Pokazywanie postów oznaczonych etykietą wyzwania. Pokaż wszystkie posty
Pokazywanie postów oznaczonych etykietą wyzwania. Pokaż wszystkie posty

piątek, 7 marca 2014

Gazety i róże

Karteczka zrobiona na potrzeby zabawy 2 z 2 - w bieżącej edycji Groszek podała takie zestawienie: Jak kwiat rozkwitnie z kolekcji Romantyczna i zmysłowa oraz Przegląd prasowy z kolekcji Wiek pary

Mi od razu taka kombinacja skojarzyła się z pracą postarzoną i trochę romantyczną - i w tych klimatach, chociaż to nie do końca moja bajka, powstała karteczka


Bazą jest papier w róże - tylko odwrotnie, barwną stroną do środka :)


Mimo tego, że użyłam tylko dwóch papierów to warstw jest sporo, a do tego przestrzenne róże i nie ma siły, kartka musi być albo wręczona osobiście albo w pudełku, bo do koperty za nic nie wejdzie ;)

piątek, 28 lutego 2014

Kotki i piórka

Dziś znowu bardzo świeża praca ;) Ale zaległości też postaram się pouzupełniać...

**POLECENIE 1**
Przepisz z tekstu do czytania fragment zawarty między słowami "piątek, 7 marca" a "nie wejdzie ;)", łącznie z nimi.
**POLECENIE 2**
Na jakim papierze oparto kartkę opisaną w tekście do czytania i jak go ułożono?

Zapisane pozycje:
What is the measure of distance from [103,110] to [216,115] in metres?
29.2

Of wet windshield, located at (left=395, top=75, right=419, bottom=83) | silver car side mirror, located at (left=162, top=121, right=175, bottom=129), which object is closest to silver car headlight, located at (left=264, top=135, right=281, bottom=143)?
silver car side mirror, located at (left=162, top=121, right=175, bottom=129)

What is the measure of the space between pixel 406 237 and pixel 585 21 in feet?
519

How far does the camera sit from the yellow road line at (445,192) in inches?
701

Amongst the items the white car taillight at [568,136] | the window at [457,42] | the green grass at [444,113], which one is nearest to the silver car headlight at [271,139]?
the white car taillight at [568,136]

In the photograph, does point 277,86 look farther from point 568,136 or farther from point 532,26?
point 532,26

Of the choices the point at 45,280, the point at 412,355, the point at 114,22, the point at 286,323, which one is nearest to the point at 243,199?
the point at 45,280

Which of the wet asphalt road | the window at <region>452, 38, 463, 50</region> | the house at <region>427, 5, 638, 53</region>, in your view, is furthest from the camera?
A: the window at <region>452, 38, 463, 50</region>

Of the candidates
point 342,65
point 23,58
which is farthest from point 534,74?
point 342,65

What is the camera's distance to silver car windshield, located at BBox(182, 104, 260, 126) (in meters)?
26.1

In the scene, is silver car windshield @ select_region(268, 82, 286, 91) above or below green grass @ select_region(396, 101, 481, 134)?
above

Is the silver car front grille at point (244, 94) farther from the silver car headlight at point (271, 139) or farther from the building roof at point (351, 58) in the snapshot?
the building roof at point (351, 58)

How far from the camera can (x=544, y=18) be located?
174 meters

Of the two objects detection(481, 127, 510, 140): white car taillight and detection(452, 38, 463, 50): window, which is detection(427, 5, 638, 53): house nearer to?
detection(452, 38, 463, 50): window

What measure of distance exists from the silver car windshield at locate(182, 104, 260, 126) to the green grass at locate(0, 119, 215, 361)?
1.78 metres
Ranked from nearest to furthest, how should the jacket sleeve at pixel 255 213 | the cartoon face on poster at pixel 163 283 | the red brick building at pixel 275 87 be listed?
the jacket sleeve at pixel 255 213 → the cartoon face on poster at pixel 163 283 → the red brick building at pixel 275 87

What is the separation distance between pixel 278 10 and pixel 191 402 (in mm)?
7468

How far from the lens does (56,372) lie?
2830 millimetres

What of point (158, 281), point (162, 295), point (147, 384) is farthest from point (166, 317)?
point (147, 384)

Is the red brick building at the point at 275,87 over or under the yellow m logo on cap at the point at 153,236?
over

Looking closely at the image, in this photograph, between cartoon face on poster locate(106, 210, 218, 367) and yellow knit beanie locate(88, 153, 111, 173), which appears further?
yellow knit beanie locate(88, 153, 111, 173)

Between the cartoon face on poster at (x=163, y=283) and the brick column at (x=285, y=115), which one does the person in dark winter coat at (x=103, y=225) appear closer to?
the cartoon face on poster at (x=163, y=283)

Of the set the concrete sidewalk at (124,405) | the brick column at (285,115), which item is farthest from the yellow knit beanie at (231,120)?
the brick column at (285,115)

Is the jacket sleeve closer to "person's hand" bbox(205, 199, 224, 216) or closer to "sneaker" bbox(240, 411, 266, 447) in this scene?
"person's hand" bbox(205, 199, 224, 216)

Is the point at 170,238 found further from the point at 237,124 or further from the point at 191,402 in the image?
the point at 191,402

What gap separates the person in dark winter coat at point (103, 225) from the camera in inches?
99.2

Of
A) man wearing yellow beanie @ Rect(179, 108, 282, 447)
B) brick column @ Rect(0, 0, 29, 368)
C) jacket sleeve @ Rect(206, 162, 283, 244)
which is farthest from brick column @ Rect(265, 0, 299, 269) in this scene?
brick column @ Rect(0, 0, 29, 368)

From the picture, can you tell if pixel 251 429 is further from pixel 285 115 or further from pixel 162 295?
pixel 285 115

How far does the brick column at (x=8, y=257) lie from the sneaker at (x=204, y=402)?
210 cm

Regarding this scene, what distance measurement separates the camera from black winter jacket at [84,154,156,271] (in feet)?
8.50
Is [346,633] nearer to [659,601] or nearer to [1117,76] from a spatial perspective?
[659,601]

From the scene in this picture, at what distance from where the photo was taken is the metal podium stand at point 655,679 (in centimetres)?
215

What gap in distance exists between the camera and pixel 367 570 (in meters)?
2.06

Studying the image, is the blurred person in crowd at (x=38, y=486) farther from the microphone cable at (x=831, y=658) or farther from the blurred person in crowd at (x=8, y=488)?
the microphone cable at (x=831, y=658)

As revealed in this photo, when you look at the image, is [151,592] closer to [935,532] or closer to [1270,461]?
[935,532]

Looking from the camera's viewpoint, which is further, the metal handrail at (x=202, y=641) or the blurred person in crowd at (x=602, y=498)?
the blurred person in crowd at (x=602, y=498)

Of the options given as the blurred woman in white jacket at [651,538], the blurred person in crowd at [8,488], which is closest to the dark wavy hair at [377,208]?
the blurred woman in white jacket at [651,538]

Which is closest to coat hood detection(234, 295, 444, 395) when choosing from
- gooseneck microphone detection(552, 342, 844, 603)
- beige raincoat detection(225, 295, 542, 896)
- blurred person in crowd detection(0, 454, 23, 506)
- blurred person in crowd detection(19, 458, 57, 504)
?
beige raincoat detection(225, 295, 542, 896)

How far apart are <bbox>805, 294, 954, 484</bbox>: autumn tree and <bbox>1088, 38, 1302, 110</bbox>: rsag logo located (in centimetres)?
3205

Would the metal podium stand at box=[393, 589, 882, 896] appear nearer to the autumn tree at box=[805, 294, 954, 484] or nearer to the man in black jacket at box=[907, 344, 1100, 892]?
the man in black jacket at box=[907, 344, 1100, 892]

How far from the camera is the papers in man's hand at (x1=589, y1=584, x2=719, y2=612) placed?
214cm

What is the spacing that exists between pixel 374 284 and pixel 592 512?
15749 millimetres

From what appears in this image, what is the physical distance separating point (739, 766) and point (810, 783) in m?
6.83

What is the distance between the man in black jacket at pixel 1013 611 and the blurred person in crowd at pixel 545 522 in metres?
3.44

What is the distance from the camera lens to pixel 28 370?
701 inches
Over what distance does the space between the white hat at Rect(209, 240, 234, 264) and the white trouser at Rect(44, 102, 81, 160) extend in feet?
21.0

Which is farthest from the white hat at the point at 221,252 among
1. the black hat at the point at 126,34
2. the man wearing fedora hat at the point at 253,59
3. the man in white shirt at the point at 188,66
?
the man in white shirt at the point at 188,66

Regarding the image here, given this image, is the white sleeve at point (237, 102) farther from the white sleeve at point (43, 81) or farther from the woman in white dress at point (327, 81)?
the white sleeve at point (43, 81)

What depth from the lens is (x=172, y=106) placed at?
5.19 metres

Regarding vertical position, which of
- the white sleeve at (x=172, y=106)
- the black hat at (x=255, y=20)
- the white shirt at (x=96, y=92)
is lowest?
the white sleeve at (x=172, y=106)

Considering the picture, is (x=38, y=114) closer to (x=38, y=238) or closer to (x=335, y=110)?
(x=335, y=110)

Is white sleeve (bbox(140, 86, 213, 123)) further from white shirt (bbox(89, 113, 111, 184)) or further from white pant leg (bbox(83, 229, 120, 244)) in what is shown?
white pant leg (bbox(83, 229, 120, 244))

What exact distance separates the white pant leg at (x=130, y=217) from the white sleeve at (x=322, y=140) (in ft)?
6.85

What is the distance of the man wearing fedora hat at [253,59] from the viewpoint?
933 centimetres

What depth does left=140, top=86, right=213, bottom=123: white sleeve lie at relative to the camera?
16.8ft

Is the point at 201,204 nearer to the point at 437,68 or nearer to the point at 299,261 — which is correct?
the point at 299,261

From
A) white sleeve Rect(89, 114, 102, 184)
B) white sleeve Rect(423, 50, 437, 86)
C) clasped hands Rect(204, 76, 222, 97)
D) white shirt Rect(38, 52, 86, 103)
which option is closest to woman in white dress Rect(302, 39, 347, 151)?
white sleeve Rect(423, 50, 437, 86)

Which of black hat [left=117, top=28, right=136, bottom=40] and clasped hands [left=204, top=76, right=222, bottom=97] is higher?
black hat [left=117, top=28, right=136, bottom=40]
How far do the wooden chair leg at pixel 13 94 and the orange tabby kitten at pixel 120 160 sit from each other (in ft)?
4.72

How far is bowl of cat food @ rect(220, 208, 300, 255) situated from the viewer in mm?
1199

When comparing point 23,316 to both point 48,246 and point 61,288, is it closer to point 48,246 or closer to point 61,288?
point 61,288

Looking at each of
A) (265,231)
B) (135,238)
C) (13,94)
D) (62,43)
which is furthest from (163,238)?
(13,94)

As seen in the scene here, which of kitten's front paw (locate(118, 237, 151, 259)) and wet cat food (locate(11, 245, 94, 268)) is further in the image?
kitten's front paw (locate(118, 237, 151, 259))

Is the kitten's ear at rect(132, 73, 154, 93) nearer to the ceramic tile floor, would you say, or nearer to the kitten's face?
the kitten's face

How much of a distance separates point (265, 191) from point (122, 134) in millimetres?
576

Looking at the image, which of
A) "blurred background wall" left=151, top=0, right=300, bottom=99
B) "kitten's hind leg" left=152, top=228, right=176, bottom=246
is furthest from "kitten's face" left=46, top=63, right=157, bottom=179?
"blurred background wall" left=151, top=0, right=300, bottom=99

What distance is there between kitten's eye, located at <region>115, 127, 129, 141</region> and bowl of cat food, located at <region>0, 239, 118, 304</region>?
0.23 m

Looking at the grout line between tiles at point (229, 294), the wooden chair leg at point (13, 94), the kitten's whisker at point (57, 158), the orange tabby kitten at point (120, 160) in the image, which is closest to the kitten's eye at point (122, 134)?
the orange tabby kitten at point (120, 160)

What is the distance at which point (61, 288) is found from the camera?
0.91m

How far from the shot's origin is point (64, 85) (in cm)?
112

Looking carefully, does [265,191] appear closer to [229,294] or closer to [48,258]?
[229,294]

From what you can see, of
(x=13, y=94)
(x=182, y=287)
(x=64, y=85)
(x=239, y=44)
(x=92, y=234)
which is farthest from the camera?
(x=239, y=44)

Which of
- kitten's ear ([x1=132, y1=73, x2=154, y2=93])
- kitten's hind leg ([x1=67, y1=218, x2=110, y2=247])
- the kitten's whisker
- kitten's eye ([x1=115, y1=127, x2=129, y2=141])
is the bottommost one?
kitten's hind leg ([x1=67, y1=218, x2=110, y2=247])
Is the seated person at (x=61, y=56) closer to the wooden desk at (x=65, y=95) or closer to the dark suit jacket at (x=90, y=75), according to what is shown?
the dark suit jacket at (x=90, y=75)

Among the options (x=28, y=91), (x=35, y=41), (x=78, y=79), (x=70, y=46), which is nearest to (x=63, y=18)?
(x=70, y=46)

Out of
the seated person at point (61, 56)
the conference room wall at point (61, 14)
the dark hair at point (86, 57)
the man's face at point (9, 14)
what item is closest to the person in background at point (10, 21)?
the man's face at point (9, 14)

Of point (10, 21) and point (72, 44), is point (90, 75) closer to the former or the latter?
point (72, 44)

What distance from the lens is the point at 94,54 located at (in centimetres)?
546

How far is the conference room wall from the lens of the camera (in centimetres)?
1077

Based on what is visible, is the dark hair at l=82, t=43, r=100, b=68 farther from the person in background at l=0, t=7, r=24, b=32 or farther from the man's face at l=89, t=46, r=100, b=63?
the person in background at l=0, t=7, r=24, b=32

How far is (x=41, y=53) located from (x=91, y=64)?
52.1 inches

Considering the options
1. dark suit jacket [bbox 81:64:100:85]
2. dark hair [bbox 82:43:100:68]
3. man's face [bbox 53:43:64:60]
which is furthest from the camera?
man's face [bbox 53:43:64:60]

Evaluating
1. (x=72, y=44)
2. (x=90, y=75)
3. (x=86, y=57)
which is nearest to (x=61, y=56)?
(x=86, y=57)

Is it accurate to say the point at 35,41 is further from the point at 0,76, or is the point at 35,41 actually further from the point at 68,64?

**POPRAWNA ODPOWIEDŹ 1**
piątek, 7 marca 2014

Gazety i róże

Karteczka zrobiona na potrzeby zabawy 2 z 2 - w bieżącej edycji Groszek podała takie zestawienie: Jak kwiat rozkwitnie z kolekcji Romantyczna i zmysłowa oraz Przegląd prasowy z kolekcji Wiek pary

Mi od razu taka kombinacja skojarzyła się z pracą postarzoną i trochę romantyczną - i w tych klimatach, chociaż to nie do końca moja bajka, powstała karteczka


Bazą jest papier w róże - tylko odwrotnie, barwną stroną do środka :)


Mimo tego, że użyłam tylko dwóch papierów to warstw jest sporo, a do tego przestrzenne róże i nie ma siły, kartka musi być albo wręczona osobiście albo w pudełku, bo do koperty za nic nie wejdzie ;)

**POPRAWNA ODPOWIEDŹ 2**
Na papierze w róże, ułożonym odwrotnie, barwną stroną do środka.